Cost-Sensitive Rainfall Intensity Prediction with High-Noise Commercial Microwave Link Data

Abstract

Rainfall intensity prediction based on commercial microwave link data has received significant attention in recent years due to the higher spatial resolution and lower energy consumption. However, the predictive performance is inferior to the model based on meteorological data by reason of the high noise in commercial microwave link data, further exacerbated by the imbalance in the number of samples across different rainfall intensities. Hence, a cost-sensitive rainfall intensity prediction model (CSRFP) is proposed to achieve better predictive performance in high-noise commercial microwave link data. First, the spatiotemporal scene information is encoded, and its weights are trained to provide the model with correlations between signal data from different stations, which helps the model to better capture potential patterns between the data and thus reduce the effect of noise.
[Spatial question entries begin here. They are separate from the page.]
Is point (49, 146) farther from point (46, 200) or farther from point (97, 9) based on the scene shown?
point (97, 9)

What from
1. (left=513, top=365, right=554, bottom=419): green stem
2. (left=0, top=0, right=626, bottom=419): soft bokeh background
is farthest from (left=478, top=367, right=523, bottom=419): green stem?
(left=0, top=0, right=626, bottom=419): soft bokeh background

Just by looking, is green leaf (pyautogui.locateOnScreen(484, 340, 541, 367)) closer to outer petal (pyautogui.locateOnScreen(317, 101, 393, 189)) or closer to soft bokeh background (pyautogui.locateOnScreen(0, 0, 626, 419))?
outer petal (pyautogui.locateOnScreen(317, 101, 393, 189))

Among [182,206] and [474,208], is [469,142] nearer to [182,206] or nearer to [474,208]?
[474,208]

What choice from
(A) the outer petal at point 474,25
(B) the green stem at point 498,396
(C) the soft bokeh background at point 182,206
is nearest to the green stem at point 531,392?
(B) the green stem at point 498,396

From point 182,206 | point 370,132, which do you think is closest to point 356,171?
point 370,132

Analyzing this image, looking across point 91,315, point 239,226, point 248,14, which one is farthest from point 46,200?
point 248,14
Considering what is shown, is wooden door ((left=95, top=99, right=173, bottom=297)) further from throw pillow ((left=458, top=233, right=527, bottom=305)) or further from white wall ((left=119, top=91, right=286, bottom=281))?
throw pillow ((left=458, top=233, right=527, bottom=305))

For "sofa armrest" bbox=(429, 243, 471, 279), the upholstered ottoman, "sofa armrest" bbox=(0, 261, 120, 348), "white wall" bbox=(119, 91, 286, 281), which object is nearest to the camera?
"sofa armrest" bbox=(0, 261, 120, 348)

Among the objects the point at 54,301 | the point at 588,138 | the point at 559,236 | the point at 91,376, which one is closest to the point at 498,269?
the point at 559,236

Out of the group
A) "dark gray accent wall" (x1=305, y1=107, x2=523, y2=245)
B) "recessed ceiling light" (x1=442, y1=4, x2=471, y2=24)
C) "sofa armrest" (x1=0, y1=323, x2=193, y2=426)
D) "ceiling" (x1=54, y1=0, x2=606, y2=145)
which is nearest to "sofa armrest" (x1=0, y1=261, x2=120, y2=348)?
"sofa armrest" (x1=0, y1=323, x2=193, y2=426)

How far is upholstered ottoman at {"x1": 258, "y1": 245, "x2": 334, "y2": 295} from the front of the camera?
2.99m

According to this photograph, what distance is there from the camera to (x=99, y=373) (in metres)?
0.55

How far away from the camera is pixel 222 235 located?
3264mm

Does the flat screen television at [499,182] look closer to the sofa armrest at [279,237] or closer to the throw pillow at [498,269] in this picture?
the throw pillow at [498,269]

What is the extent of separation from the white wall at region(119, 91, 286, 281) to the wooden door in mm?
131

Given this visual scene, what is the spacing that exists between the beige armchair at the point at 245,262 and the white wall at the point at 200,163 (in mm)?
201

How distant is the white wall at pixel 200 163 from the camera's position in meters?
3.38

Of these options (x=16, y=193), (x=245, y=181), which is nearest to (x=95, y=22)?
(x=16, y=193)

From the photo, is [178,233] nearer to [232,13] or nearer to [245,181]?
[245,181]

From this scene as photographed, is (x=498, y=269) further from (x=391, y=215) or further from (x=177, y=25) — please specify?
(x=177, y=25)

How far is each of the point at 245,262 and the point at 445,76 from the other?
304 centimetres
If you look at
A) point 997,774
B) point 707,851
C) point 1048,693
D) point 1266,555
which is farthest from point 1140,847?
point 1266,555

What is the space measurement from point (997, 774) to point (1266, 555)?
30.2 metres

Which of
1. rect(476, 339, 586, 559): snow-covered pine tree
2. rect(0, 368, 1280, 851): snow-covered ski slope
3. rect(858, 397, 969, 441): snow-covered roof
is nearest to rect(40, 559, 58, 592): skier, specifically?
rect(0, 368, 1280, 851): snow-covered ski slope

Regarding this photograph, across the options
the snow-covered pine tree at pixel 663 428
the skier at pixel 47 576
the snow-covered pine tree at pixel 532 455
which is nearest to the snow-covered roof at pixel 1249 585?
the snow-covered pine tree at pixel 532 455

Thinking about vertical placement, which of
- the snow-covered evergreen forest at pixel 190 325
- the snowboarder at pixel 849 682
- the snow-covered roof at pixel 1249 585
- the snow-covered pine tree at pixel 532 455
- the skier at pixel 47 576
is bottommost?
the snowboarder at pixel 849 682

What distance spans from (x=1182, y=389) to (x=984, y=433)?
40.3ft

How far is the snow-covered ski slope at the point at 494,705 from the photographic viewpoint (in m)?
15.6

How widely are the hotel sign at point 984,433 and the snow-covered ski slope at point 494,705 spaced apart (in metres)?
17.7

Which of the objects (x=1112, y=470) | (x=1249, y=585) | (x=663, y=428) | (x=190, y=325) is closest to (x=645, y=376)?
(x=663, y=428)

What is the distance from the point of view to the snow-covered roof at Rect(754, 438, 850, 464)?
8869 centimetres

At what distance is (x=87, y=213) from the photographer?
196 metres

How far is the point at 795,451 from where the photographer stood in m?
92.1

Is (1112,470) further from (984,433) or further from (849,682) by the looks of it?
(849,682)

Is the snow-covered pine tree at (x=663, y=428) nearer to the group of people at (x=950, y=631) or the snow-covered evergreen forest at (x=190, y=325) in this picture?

Next, the rainfall cross-entropy loss based on the rainfall distribution provides the model with the probability of different rainfall intensities occurring and back-calculates the signal attenuation at a specific rainfall intensity, assigning more reasonable weights to different samples considering signal attenuation, which makes the model cost-sensitive and can address the class imbalance problem. Extensive experiments are carried out on high-noise communication data and imbalanced rainfall data in Fuzhou. Compared to typical prediction methods such as RNN applied to rainfall and communication data, CSRFP improves Recall, Precision, AUCROC, AUCPR and F1 and Accuracy by approximately 19%, 37%, 8%, 22%, 30%, and 17%, respectively. Significantly, the model’s prediction accuracy for heavy rain with the smallest number of samples improves by about 13%.